The chronic pain issue is not just an American thing. Canadian doctors deal with their fair share of chronic pain patients as well. Many of those patients show up at their local clinics for weekly pain injections. Other patients take opioid medications daily.
One doctor in particular, Ontario’s Zameer Pirani, noticed the problem early in his career and set out to change things. He believes there is a better way to address chronic pain. One of the foundational principles of his multi-clinic practice is this: if a patient is taking an opioid prescription for years on end, the opioids are no longer relieving pain. The prescription only continues to prevent the patient from undergoing withdrawal.
Pain Identification and Stabilization
Dr. Pirani’s philosophy is one of pain identification and stabilization. The identification component is simple enough. Rather than just assuming the source of a patient’s pain, he and his team thoroughly investigate every possible angle to positively identify the problem. Once identified, the source of pain can be stabilized.
Pain management follows identification and stabilization. For example, consider a patient living with facet joint syndrome. It is a common back problem that seems to affect older people and heavy laborers. Once the condition is verified as the root cause of a person’s pain, a variety of non-prescription and non-surgical treatments can be offered.
One such treatment is known as radiofrequency ablation. It uses radio waves to form a lesion on a targeted nerve, thereby blocking pain signals from ever reaching the brain. Patients enjoy significant pain relief for 6-12 months. It worked so well that Dr. Pirani says he might see a patient once or twice per year rather than administering weekly injections.
A Different Mindset About Pain
Back here in the States, Weatherford, Texas’ Lone Star Pain Medicine takes a similar approach to treating chronic pain. Lone Star doctors are pain medicine specialists. They see their mission as twofold:
- Alleviating Pain – Pain is the dominating factor in a patient’s life. It is the whole reason a patient visits Lone Star. So first and foremost, the doctor’s goal is to help alleviate that pain as much as possible.
- Restoring Function – The second goal is to help restore function. Functional restoration is important because it does two things. It helps further alleviate the person’s pain and it improves the patient’s quality of life.
By restoring function and improving quality of life, a pain medicine specialist can help change the psychological dynamic that typifies chronic pain. They can help break the physical-mental pain cycle so that a patient can get back to what would be considered normal life.

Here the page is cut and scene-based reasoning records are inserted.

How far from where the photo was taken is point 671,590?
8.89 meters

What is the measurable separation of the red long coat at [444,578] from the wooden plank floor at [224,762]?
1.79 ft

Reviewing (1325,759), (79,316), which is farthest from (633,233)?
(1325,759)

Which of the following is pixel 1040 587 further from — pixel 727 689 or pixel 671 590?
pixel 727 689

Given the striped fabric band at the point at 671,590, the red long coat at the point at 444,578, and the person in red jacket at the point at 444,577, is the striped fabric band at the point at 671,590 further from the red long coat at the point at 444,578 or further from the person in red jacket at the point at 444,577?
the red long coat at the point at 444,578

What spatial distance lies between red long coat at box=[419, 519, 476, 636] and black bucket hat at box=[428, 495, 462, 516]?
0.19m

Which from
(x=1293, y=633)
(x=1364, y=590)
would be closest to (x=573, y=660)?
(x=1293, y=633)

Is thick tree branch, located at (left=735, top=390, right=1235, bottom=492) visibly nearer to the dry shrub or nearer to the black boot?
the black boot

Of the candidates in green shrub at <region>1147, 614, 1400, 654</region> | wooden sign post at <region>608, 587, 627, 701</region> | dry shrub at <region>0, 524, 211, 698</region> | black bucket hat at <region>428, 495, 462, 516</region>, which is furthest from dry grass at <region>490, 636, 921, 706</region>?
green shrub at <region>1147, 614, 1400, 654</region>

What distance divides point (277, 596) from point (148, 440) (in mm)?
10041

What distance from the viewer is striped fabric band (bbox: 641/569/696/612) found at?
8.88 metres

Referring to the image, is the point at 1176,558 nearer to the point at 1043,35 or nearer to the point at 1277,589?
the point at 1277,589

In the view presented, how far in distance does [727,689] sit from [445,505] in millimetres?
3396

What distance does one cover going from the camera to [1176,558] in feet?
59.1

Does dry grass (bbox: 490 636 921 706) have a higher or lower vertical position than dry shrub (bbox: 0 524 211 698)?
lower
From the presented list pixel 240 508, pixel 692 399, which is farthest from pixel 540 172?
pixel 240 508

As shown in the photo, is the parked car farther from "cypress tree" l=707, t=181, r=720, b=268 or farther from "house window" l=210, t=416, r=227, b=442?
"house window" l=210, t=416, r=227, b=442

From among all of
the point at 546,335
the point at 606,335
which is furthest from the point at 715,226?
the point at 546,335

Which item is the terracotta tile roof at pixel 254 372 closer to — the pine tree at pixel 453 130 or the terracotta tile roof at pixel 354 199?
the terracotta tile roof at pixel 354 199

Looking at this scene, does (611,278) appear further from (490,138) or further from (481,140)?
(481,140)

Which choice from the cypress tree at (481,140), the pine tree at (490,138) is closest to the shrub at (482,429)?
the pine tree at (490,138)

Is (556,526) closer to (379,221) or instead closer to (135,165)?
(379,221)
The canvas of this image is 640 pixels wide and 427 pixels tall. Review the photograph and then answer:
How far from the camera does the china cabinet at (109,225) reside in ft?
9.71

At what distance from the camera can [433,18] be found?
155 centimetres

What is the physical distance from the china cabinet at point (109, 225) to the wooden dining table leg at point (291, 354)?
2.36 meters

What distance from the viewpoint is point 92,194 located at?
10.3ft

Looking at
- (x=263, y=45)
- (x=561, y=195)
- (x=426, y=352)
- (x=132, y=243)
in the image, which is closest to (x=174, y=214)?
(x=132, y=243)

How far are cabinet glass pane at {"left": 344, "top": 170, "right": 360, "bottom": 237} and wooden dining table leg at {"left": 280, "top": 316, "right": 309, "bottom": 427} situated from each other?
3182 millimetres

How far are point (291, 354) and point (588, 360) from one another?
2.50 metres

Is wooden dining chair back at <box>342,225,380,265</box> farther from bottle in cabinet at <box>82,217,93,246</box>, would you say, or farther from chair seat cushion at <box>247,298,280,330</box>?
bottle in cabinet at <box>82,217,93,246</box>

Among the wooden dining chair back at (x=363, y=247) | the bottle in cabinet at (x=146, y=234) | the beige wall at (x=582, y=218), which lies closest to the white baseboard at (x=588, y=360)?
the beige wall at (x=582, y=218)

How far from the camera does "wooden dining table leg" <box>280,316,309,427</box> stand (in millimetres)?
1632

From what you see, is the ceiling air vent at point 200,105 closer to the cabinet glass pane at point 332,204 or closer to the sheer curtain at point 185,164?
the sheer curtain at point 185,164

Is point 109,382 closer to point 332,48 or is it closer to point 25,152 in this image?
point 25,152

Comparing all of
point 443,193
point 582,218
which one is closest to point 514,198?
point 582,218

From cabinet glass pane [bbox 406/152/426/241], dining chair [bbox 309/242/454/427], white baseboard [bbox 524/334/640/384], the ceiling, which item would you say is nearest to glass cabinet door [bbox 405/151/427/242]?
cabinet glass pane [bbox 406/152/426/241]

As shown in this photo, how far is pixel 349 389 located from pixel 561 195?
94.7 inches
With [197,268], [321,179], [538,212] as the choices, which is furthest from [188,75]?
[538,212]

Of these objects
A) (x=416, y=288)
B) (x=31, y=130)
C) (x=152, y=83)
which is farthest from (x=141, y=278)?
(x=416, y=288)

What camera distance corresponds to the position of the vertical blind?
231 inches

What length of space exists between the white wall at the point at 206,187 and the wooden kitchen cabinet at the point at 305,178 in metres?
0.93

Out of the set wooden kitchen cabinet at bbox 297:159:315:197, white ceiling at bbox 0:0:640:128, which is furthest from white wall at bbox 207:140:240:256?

And when that happens, patients almost always tend to experience less pain.
It really is a different mindset. Treating chronic pain is not a matter of writing a prescription or recommending a surgery. It is about getting to the root cause so that it can be managed and overcome. Fortunately, there are a lot of treatment options to choose from.
Chronic pain is a serious problem in the U.S. Equally problematic is how our medical system treats it. We need a new approach. Fortunately, a growing number of doctors have taken up that cause.